# Data provided start

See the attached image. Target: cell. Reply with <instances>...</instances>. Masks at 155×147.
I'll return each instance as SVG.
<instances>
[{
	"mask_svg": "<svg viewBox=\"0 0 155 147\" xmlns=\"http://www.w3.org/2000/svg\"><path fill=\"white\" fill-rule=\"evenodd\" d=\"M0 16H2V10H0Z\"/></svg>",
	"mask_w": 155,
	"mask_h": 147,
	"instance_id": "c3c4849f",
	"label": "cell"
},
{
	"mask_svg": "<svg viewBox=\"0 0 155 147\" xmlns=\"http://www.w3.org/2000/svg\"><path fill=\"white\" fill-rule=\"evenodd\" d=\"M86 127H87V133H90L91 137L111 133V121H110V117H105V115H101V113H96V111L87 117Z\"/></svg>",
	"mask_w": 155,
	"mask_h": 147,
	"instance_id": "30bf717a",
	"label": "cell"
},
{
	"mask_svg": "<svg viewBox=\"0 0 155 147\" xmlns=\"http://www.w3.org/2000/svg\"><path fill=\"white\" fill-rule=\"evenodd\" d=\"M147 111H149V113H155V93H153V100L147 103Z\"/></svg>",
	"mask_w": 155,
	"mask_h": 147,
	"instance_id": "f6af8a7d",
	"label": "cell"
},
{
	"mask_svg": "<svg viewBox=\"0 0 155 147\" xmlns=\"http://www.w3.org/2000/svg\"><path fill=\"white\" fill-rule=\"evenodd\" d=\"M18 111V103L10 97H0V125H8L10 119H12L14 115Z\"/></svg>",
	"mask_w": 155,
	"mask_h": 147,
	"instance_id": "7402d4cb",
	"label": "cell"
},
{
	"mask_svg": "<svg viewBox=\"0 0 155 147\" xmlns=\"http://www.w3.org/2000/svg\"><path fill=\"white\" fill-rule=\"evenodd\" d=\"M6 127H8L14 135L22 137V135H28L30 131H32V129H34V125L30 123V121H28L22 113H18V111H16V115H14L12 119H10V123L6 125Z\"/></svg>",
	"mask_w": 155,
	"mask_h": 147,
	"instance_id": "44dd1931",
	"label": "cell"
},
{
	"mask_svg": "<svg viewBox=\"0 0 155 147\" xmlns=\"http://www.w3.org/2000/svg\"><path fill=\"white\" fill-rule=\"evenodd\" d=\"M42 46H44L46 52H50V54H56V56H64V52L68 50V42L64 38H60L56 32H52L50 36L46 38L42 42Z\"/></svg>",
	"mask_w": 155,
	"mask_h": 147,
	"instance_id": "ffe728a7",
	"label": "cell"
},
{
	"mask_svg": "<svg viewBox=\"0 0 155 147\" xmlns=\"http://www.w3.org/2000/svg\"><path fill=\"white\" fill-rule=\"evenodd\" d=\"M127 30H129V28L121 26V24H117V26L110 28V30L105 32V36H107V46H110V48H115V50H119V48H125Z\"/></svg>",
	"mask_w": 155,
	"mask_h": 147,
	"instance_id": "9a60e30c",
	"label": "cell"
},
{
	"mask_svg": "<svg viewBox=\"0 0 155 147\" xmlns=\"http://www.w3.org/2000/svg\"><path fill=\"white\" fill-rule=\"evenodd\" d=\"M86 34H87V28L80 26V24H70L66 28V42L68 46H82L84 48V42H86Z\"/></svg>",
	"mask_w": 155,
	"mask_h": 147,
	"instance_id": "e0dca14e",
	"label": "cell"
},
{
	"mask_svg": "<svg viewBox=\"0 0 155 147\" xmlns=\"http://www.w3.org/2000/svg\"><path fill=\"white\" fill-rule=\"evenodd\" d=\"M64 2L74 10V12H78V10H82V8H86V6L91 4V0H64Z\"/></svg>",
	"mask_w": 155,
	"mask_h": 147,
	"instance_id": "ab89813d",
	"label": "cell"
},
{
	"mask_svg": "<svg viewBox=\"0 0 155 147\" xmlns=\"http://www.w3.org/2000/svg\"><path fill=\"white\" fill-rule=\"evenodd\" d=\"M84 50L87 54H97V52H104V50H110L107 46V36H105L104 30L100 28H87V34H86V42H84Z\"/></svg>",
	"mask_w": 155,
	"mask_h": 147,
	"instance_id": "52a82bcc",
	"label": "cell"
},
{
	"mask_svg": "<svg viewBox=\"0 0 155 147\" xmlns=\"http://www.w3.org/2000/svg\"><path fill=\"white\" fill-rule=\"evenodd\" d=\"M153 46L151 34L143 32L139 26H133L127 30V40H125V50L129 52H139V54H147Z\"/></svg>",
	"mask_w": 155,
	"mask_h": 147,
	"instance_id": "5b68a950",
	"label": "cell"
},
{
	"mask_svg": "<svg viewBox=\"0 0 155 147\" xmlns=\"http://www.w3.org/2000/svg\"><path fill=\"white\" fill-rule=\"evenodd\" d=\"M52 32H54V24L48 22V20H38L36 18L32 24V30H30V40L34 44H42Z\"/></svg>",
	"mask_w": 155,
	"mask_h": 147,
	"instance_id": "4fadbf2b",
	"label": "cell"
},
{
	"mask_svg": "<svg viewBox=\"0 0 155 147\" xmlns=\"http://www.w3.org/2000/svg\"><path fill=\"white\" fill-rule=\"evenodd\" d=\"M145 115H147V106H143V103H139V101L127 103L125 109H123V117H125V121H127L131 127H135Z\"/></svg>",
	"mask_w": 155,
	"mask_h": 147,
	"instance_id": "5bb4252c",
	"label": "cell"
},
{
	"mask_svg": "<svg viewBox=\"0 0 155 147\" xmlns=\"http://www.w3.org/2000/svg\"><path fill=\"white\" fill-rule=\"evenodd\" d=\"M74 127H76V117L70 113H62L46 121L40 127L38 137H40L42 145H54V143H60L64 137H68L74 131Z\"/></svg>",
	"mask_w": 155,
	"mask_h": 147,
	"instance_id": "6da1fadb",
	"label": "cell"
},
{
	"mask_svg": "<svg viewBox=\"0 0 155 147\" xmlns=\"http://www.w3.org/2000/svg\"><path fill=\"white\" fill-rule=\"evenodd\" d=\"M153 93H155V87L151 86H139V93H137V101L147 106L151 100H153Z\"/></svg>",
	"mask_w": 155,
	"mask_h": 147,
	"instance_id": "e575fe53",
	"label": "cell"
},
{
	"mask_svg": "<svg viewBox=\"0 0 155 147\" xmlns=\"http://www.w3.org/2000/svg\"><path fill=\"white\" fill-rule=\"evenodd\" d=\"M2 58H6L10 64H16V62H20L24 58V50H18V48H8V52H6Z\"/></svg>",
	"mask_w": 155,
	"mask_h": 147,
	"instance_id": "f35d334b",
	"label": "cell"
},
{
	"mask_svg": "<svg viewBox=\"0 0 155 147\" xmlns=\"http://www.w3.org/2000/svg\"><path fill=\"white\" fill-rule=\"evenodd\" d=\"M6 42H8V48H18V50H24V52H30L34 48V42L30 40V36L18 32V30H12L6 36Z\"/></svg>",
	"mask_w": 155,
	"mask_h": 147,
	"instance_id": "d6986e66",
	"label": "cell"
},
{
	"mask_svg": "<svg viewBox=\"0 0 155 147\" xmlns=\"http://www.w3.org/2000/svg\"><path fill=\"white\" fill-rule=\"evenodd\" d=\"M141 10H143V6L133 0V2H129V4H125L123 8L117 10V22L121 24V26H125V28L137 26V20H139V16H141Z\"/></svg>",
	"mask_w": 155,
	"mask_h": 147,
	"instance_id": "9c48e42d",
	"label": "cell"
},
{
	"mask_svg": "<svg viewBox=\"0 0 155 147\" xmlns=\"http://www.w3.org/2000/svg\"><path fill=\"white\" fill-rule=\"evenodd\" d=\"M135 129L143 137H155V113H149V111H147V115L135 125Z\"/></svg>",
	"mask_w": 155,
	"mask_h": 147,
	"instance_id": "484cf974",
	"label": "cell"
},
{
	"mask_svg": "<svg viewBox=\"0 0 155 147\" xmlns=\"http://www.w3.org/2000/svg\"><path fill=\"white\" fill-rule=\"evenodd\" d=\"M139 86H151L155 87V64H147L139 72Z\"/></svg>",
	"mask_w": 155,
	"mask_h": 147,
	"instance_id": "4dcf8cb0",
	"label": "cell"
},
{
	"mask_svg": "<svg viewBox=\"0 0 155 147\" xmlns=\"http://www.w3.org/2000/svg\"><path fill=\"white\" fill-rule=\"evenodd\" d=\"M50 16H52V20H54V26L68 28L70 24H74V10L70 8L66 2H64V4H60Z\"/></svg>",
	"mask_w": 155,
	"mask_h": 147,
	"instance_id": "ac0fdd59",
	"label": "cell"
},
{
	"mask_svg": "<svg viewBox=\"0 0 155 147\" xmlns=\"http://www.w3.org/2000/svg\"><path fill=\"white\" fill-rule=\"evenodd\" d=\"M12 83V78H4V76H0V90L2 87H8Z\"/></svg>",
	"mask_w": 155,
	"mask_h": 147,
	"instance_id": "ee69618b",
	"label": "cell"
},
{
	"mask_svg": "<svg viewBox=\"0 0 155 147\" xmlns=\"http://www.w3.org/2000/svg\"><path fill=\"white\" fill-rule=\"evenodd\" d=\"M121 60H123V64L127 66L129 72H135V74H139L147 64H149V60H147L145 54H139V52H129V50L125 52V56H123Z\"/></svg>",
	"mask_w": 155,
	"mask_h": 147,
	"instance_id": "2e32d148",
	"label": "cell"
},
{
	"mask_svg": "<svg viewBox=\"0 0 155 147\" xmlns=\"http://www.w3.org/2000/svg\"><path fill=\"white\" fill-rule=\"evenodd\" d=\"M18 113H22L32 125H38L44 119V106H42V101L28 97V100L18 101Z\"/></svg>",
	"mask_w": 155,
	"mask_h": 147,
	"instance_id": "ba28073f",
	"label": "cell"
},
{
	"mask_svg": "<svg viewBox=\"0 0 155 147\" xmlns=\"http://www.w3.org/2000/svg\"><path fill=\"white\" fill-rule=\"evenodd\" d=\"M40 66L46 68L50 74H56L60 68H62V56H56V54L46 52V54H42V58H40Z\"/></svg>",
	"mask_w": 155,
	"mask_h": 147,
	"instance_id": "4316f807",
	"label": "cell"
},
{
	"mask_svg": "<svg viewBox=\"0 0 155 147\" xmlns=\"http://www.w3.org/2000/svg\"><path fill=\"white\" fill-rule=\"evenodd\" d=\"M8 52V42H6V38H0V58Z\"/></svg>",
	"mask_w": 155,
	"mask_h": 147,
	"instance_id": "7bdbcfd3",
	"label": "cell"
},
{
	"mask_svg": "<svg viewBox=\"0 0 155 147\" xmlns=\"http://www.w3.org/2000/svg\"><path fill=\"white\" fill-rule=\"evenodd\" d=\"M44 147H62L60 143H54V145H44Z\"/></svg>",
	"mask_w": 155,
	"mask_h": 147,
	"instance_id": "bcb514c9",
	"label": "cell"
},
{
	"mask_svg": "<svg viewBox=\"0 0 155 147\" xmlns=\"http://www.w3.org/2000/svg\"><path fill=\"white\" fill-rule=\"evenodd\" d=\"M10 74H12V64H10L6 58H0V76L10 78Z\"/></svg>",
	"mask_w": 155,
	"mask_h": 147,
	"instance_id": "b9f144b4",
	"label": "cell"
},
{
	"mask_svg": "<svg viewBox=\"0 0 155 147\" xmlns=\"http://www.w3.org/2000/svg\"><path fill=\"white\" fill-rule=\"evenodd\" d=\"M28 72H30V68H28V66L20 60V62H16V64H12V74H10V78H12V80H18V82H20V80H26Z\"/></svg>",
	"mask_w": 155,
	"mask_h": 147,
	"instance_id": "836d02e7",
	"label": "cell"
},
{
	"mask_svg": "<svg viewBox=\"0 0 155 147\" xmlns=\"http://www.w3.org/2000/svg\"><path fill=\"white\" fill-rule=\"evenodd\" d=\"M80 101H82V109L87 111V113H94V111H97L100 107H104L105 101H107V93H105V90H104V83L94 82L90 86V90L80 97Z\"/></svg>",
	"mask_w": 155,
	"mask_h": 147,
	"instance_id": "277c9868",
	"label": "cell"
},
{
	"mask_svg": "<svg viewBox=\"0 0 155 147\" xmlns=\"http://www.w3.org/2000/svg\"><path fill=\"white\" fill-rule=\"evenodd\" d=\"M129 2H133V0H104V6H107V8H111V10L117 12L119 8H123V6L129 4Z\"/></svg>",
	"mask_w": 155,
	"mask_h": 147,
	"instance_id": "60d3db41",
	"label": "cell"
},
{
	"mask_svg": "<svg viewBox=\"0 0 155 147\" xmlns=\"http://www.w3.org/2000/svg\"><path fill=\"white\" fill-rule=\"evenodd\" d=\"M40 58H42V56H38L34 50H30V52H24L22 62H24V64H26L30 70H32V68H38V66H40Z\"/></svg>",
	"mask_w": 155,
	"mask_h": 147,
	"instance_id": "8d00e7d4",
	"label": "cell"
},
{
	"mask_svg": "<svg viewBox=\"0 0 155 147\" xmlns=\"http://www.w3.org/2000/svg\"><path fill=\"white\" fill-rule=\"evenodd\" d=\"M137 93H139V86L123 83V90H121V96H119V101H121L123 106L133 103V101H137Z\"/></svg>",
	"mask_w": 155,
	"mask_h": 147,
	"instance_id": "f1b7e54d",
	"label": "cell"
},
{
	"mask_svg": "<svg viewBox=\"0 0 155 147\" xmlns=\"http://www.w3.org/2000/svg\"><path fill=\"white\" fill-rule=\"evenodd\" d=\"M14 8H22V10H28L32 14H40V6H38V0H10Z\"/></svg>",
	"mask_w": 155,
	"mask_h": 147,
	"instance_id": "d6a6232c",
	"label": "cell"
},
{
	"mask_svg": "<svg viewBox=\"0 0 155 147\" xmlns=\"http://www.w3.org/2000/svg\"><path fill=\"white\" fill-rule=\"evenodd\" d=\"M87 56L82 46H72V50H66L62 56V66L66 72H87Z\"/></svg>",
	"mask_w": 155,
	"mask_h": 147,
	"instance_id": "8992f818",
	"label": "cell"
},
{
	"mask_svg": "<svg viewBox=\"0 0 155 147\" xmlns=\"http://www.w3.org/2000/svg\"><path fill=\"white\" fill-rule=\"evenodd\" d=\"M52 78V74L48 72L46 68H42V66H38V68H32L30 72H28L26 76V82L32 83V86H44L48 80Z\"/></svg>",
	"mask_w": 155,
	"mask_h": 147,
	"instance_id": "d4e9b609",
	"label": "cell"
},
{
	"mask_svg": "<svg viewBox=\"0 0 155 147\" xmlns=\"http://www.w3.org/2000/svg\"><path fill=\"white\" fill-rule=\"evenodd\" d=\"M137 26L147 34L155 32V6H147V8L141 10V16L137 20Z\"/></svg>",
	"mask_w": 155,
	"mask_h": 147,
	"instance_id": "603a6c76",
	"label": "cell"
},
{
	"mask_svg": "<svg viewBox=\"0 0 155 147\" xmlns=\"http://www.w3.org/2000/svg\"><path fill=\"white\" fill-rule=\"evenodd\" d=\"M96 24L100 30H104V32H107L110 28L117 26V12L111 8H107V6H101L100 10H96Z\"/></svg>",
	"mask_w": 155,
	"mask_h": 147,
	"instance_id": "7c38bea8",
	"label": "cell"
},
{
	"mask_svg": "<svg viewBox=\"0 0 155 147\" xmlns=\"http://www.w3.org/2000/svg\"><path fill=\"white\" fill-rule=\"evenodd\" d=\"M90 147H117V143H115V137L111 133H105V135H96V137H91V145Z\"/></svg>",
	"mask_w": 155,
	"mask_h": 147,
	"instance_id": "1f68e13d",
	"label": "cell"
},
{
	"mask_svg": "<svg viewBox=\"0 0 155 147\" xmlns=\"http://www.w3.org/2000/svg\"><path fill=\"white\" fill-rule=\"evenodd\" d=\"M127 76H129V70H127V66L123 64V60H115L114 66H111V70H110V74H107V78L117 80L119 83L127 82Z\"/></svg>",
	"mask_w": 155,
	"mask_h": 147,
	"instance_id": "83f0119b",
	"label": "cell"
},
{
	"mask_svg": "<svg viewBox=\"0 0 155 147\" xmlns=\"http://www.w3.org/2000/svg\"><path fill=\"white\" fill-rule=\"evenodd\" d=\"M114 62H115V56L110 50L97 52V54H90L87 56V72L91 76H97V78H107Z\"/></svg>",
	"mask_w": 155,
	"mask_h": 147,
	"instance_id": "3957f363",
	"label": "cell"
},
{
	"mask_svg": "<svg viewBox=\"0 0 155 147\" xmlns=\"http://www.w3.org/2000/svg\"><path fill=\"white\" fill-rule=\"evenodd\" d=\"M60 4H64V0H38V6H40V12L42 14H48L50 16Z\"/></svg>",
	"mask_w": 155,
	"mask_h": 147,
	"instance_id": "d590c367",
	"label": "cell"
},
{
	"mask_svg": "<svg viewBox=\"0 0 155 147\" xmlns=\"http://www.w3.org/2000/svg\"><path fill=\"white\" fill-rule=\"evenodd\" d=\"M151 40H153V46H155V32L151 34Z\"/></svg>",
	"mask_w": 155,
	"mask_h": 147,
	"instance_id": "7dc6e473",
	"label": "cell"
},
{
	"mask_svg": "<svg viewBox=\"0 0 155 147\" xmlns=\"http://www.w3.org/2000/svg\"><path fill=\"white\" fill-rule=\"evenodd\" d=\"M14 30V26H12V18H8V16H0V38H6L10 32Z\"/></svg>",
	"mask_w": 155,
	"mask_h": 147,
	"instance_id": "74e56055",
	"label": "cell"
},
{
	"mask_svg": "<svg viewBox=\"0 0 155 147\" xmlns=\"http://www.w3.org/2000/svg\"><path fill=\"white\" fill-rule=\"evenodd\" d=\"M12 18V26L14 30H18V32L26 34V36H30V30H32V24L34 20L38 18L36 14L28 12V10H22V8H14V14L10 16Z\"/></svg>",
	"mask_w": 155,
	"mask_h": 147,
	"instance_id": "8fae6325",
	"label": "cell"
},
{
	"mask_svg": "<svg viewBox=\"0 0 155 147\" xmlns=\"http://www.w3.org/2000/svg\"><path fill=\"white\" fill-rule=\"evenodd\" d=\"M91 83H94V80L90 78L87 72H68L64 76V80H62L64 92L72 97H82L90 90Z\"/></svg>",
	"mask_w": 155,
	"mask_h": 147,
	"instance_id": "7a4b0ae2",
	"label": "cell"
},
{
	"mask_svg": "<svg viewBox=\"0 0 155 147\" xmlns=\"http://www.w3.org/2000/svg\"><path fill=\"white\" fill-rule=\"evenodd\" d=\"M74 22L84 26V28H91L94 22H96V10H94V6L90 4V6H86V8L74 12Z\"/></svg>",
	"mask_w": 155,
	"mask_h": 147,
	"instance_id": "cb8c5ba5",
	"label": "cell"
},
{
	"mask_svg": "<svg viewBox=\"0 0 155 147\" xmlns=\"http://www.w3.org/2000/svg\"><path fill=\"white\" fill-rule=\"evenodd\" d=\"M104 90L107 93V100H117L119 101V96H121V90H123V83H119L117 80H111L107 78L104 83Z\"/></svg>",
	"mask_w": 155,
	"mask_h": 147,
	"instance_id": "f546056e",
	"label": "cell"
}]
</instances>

# Data provided end

▶ What is being asked
Count the lines in the data above that contain the string "instances", and give only that number.

▶ Answer in full
3